Facebook parent company Meta Platforms must ensure that users of the platform cannot share address details or phone numbers of others. So says the company’s supervisory board, the Oversight Board. It is the first time that the council has expressed its opinion on this so-called doxing. Even if the private information is publicly available, it should not be shared.

Doxing can lead to harassment and stalking. For example, the home address of Harry Potter author JK Rowling was recently shared on Twitter via a photo. In the Netherlands, the home addresses of Minister Sigrid Kaag (Finance) and Hugo de Jonge (Living) were made public via social media. A man was recently sentenced to six months in prison for revealing Kaag’s address. De Jonge was previously given extra police security for his house.

Last year, Meta already asked the council for advice when this private data may be posted on Facebook and Instagram, which the company also owns.

The council also believes that Meta should find a way so that victims whose home addresses have been shared on the platform can better explain their case to the company. Meta’s independent supervisory board includes scientists, human rights experts and lawyers. The Oversight Board was previously set up by Facebook as a kind of supreme court that must determine whether the social network applies its rules correctly.

Under current rules, users are not allowed to share information about themselves or others with which they can be identified, but Meta may allow messages such as posting someone’s address if it is considered “public information”.
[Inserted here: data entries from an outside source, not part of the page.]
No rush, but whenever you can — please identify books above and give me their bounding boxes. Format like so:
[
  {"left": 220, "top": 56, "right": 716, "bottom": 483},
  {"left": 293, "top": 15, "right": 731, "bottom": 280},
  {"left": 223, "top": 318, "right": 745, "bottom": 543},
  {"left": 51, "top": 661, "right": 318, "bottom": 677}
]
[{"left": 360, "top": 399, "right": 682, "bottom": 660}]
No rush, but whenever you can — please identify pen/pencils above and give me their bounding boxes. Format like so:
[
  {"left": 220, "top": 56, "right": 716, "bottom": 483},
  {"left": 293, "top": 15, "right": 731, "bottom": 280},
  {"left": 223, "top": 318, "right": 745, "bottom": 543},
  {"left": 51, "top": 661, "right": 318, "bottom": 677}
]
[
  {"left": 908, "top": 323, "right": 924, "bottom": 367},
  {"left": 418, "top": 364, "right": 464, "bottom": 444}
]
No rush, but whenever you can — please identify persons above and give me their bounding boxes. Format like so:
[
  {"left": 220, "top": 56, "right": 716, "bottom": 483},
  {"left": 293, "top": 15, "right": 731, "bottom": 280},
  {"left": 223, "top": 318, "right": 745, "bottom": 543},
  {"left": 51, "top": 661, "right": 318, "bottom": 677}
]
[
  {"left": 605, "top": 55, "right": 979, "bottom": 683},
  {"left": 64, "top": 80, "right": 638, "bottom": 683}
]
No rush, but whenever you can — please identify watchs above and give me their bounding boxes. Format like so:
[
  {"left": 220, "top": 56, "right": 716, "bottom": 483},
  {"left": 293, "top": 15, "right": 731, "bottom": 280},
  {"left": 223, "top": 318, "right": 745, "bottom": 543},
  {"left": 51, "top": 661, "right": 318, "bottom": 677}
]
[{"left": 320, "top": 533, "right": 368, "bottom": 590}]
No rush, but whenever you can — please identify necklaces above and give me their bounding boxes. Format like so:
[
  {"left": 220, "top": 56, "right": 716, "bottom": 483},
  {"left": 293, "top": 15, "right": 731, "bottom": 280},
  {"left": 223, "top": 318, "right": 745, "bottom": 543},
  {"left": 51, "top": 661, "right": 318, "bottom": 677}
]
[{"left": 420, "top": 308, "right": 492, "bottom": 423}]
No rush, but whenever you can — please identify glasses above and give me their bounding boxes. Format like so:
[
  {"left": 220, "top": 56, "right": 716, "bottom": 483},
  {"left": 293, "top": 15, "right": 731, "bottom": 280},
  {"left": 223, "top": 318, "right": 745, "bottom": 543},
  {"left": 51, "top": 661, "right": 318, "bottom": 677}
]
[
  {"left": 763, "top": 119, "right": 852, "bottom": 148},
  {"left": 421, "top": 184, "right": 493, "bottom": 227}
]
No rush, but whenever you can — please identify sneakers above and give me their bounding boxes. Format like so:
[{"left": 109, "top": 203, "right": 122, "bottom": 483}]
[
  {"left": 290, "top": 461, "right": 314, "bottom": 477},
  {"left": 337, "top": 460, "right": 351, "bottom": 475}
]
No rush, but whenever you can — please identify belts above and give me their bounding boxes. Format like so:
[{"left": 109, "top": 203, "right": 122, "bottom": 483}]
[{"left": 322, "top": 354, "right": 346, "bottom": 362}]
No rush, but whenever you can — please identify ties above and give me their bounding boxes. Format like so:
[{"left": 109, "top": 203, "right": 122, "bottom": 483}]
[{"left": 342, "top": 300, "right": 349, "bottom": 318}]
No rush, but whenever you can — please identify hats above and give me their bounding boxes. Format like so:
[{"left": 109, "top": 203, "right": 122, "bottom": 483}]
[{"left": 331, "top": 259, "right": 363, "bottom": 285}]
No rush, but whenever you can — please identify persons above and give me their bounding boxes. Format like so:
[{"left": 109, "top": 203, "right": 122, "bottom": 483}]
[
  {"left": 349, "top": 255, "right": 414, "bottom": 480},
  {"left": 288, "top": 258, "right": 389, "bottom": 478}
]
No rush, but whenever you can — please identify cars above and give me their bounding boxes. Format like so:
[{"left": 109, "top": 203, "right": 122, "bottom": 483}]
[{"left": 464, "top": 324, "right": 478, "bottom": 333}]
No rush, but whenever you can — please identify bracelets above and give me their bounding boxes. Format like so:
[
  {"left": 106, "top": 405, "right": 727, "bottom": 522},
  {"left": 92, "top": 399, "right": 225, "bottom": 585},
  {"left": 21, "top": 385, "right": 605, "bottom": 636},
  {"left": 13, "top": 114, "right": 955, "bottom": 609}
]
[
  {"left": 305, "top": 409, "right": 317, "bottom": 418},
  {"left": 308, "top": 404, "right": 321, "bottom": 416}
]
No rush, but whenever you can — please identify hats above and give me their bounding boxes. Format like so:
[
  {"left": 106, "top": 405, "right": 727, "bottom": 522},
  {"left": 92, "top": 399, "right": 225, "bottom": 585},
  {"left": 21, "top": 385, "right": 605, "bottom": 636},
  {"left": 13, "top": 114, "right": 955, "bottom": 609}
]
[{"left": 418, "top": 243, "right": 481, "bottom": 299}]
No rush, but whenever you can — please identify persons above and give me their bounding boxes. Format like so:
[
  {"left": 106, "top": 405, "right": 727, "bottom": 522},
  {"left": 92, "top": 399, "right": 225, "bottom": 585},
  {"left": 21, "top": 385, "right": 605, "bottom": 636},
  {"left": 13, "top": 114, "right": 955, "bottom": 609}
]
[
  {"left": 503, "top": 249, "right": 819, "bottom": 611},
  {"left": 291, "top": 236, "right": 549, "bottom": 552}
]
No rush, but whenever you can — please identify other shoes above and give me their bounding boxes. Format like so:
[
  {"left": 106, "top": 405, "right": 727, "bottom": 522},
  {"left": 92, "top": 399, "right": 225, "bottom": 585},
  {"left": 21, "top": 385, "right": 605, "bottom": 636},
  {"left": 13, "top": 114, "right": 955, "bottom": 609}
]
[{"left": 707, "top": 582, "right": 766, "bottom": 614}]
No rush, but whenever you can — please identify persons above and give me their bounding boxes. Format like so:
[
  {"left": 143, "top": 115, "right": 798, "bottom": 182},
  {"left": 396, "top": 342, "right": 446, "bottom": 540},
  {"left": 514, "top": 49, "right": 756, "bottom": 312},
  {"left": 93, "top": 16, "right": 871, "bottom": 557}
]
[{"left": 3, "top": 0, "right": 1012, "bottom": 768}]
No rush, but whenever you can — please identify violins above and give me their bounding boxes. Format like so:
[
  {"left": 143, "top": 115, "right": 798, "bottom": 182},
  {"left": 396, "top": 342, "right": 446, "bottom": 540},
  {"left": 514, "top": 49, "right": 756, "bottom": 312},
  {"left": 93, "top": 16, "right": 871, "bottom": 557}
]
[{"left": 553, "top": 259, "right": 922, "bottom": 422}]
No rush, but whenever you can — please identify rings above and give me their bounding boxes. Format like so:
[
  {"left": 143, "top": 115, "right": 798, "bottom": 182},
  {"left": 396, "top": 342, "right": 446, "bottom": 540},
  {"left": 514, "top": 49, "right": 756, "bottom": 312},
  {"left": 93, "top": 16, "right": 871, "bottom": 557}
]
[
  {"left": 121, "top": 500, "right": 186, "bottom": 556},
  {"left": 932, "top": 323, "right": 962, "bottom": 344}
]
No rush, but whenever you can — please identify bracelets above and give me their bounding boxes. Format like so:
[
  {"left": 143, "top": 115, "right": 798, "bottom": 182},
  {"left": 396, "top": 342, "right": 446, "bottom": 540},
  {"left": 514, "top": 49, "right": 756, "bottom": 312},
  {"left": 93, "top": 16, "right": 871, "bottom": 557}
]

The internal guidelines for Meta employees who monitor posts on the platform state that information is not private if it has been published by at least five news sources or if that information is publicly available. The council wants this exemption to be deleted and exceptions that are seen as newsworthy are applied consistently. Meta may also leave messages containing images of someone’s house if the house is the subject of a news story, but not if protests are organized against the resident for this.

Meta has 60 days to respond to the council’s ruling.